The couple then went to Westpac Bankstown, where she was told to open an account for Lamaaj under the instructions of Ahmad Ahmad’s accountant, Steve Vlahos.

From then on, Latifah Ahmad said that her husband hadn’t allowed her to access the Lamaaj account without his permission. He allegedly “began depositing money into the account and withdrawing funds from it that were unrelated to the business for which Laamaj had been incorporated,” she said.

She claimed that Ahmad Ahmad had used the Lamaaj account for transactions that had “no relation” to her small enterprise and said that these deposits should have been disregarded in the appraisal of her taxable income.

However, the courts did not accept Latifah Ahmad’s arguments to overturn the penalties, finding that she had not kept sufficient records for her business and acted with “recklessness” with regard to tax law.

“While I accept that Mr Ahmad then also transacted on that account to a significant degree it does not change the fact that Mrs Ahmad engaged in that activity using a corporate entity while creating or retaining virtually no records of her transactions other than the odd receipt,” court documents read.

“A reasonable person in equivalent circumstances must be expected to have known that the operation of a company carrying on such trade would require the creation and retention of at least basic transactional records to establish how much income may have been derived by it.”
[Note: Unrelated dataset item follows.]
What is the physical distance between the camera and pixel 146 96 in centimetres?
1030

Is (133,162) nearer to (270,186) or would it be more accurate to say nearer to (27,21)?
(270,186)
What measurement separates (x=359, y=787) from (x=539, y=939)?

It added that the Lamaaj funds had been used to pay for private expenses, including airline tickets in hotels, which a “reasonable person” would determine to be assessable income.

“This failure to keep the most basic level of records or appreciate that money drawn from those accounts and used for personal purposes might be taxable shows a gross indifference to the “operation of a taxation law” in a manner that I would describe as reckless,” court documents read.

“It follows that the Applicant has not discharged her burden to show that the Penalty Assessments were excessive.”

The case is Ahmad and Commissioner of Taxation (Taxation) [2025] ARTA 1907 (26 September 2025).